Written request:
Reproduce the lines of the material below without any changes, from the line with "What distance can" to the line with "4.35 meters", including both of those lines.
** START OF Data shown **
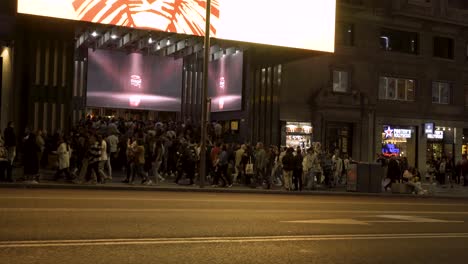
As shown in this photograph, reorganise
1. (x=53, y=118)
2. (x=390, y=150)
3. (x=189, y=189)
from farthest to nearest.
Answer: (x=390, y=150)
(x=53, y=118)
(x=189, y=189)

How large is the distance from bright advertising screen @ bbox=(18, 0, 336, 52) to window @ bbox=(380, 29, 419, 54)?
8719 mm

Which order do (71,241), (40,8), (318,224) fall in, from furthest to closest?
(40,8), (318,224), (71,241)

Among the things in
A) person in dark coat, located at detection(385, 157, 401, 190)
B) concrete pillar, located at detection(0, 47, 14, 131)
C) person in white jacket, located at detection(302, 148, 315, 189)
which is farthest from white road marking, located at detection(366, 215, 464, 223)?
concrete pillar, located at detection(0, 47, 14, 131)

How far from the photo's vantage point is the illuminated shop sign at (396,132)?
38.0 metres

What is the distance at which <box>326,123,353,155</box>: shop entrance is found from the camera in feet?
118

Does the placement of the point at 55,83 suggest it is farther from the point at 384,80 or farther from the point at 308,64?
the point at 384,80

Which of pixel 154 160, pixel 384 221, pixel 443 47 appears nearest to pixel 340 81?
pixel 443 47

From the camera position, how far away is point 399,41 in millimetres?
38719

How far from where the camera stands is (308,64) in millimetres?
35000

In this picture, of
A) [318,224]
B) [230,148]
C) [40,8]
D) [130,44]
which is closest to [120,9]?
[40,8]

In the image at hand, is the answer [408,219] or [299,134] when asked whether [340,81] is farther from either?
[408,219]

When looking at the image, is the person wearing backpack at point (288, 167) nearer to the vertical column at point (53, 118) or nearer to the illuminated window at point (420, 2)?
the vertical column at point (53, 118)

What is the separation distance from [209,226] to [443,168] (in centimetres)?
2622

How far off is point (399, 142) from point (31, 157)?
2519cm
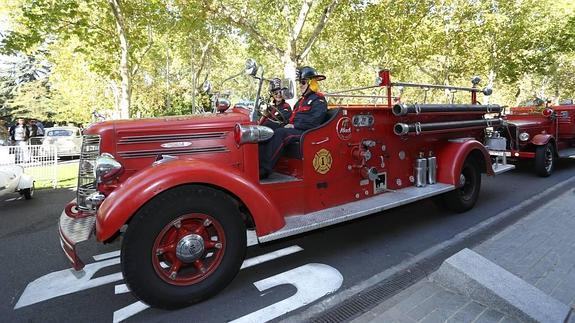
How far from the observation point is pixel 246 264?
12.8ft

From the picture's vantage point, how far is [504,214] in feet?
18.0

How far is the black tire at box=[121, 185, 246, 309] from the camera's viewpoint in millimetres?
2875

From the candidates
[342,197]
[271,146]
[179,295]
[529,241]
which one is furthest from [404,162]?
[179,295]

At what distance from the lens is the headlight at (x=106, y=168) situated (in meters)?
3.05

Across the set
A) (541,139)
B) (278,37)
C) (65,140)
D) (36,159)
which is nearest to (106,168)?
(36,159)

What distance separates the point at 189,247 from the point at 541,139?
8399 millimetres

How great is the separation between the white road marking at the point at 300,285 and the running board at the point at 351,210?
1.47 feet

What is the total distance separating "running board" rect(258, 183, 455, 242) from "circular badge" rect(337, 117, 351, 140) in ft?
2.51

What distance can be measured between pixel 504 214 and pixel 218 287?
4.35 meters

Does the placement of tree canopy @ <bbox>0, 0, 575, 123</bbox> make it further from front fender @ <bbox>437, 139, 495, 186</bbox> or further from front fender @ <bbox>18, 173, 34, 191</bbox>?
front fender @ <bbox>437, 139, 495, 186</bbox>

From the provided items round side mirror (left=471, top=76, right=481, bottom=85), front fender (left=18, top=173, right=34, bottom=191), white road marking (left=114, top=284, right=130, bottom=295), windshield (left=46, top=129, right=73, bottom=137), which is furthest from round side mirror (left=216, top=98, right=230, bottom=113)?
windshield (left=46, top=129, right=73, bottom=137)

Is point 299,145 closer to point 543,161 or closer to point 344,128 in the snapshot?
point 344,128

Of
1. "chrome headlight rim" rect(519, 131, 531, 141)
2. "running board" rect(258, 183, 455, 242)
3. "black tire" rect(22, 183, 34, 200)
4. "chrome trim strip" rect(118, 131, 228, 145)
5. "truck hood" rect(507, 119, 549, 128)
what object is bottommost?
"black tire" rect(22, 183, 34, 200)

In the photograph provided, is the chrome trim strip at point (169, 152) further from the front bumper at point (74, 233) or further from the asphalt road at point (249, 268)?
the asphalt road at point (249, 268)
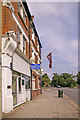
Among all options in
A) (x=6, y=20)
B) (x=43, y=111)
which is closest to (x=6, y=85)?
(x=43, y=111)

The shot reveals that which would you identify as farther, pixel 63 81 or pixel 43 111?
pixel 63 81

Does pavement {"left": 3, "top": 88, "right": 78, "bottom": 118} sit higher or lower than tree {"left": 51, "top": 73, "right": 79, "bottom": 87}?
higher

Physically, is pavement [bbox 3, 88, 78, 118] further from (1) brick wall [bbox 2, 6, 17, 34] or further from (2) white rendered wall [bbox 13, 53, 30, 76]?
(1) brick wall [bbox 2, 6, 17, 34]

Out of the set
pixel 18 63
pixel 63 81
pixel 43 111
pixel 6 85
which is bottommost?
pixel 63 81

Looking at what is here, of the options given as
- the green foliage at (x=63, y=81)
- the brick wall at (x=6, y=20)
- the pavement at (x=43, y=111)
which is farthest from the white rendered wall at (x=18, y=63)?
the green foliage at (x=63, y=81)

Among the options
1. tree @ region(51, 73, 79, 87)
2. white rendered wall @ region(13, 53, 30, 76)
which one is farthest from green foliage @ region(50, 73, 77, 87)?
white rendered wall @ region(13, 53, 30, 76)

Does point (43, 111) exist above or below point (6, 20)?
below

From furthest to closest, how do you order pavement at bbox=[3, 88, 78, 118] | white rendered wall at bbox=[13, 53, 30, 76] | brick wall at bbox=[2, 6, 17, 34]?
white rendered wall at bbox=[13, 53, 30, 76] → brick wall at bbox=[2, 6, 17, 34] → pavement at bbox=[3, 88, 78, 118]

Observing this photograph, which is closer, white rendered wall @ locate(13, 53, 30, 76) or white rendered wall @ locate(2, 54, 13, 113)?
white rendered wall @ locate(2, 54, 13, 113)

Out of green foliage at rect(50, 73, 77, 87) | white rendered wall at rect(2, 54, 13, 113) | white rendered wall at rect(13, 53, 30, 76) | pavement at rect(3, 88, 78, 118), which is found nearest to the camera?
pavement at rect(3, 88, 78, 118)

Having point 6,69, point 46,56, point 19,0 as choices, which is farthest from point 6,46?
point 46,56

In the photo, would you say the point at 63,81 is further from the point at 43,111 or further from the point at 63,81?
the point at 43,111

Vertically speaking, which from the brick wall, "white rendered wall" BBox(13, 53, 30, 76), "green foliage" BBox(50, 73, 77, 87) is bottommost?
"green foliage" BBox(50, 73, 77, 87)

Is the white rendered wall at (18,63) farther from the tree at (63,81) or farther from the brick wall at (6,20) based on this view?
the tree at (63,81)
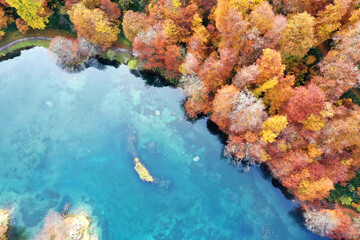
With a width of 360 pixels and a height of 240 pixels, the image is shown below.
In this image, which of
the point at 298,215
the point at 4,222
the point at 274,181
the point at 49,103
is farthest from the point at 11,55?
the point at 298,215

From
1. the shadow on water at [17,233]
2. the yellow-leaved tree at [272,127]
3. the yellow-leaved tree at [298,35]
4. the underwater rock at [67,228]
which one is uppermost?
the yellow-leaved tree at [298,35]

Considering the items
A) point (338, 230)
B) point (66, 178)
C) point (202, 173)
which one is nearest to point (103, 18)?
point (66, 178)

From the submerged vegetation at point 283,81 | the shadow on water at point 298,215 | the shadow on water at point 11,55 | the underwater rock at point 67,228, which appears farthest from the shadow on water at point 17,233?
the shadow on water at point 298,215

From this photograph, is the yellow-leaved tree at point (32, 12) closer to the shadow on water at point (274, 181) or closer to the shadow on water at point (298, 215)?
the shadow on water at point (274, 181)

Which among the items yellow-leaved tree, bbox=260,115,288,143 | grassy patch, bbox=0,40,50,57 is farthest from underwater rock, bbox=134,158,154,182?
grassy patch, bbox=0,40,50,57

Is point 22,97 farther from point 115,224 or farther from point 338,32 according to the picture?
point 338,32

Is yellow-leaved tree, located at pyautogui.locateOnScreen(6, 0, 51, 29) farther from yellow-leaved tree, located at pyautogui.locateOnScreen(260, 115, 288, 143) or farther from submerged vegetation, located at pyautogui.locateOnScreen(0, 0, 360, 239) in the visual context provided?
yellow-leaved tree, located at pyautogui.locateOnScreen(260, 115, 288, 143)

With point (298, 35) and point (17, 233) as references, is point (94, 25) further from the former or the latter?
point (17, 233)
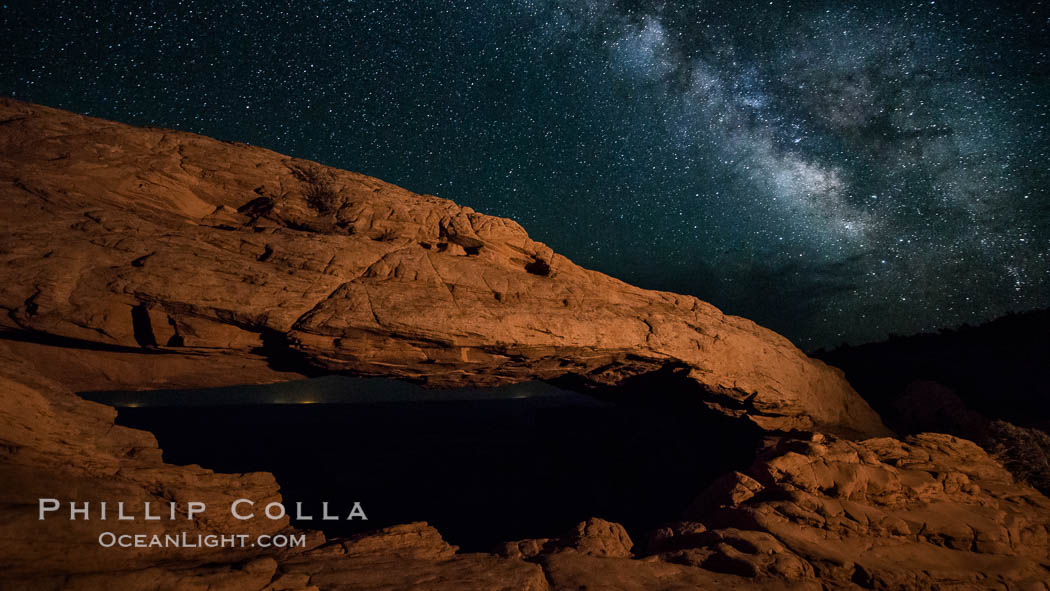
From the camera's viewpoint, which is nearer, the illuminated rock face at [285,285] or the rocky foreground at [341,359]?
the rocky foreground at [341,359]

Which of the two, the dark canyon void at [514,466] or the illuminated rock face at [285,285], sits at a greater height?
the illuminated rock face at [285,285]

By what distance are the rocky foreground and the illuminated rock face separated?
0.04 m

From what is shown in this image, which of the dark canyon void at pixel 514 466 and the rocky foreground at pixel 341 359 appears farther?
the dark canyon void at pixel 514 466

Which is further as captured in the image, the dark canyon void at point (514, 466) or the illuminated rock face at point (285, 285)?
the dark canyon void at point (514, 466)

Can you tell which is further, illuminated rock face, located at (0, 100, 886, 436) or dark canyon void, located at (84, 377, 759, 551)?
dark canyon void, located at (84, 377, 759, 551)

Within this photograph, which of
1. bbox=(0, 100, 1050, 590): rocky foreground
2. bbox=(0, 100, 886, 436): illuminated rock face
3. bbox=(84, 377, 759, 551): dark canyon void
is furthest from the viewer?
bbox=(84, 377, 759, 551): dark canyon void

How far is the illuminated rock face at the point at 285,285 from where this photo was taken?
603 cm

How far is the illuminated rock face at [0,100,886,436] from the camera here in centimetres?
603

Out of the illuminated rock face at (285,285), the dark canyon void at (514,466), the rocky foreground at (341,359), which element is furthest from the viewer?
the dark canyon void at (514,466)

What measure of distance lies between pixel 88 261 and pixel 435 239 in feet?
18.6

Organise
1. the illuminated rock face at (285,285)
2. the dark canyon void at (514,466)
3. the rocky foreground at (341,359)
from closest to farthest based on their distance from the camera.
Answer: the rocky foreground at (341,359) < the illuminated rock face at (285,285) < the dark canyon void at (514,466)

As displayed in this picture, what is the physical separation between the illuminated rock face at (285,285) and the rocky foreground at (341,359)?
43 mm

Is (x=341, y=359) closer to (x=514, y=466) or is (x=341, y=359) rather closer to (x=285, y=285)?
(x=285, y=285)

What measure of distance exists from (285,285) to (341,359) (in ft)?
5.66
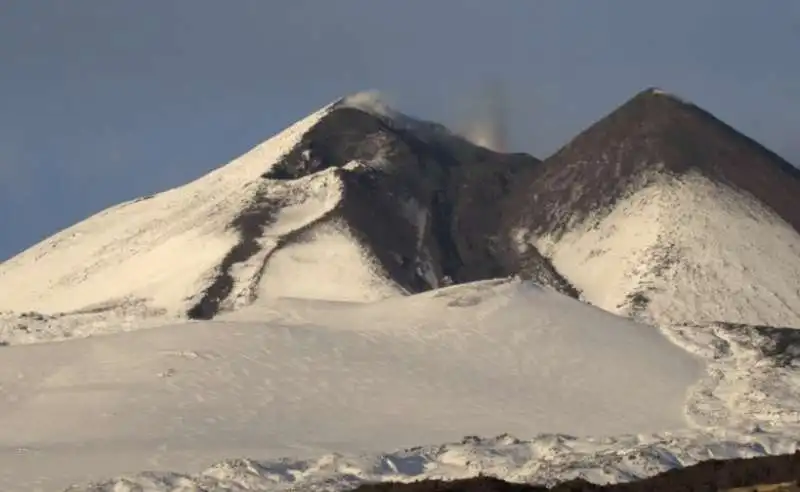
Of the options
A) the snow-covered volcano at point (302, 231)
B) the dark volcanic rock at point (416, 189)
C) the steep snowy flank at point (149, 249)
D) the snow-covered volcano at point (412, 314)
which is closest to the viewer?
the snow-covered volcano at point (412, 314)

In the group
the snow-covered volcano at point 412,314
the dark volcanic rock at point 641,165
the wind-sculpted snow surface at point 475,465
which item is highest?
the dark volcanic rock at point 641,165

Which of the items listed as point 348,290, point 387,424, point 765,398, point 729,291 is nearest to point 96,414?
point 387,424

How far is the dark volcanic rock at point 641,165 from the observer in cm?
9725

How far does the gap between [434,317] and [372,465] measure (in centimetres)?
2330

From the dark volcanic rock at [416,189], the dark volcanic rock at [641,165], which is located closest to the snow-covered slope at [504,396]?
the dark volcanic rock at [416,189]

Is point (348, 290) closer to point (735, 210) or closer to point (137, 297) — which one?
point (137, 297)

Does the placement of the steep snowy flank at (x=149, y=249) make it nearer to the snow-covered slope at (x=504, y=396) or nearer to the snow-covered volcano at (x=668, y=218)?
the snow-covered volcano at (x=668, y=218)

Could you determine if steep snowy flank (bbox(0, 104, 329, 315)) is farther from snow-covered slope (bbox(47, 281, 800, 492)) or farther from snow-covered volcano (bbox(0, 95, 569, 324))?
snow-covered slope (bbox(47, 281, 800, 492))

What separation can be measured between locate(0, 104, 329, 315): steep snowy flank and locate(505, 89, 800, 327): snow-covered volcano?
802 inches

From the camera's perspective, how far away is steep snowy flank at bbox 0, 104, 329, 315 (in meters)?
87.4

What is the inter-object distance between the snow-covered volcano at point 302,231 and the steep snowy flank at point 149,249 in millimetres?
154

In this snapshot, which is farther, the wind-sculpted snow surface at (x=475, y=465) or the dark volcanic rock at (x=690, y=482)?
the wind-sculpted snow surface at (x=475, y=465)

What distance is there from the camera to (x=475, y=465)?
3650 cm

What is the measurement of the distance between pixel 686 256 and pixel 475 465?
** END OF Data shown **
Finished exercise:
What distance can be measured between pixel 504 214 and pixel 218 287?
4.35 meters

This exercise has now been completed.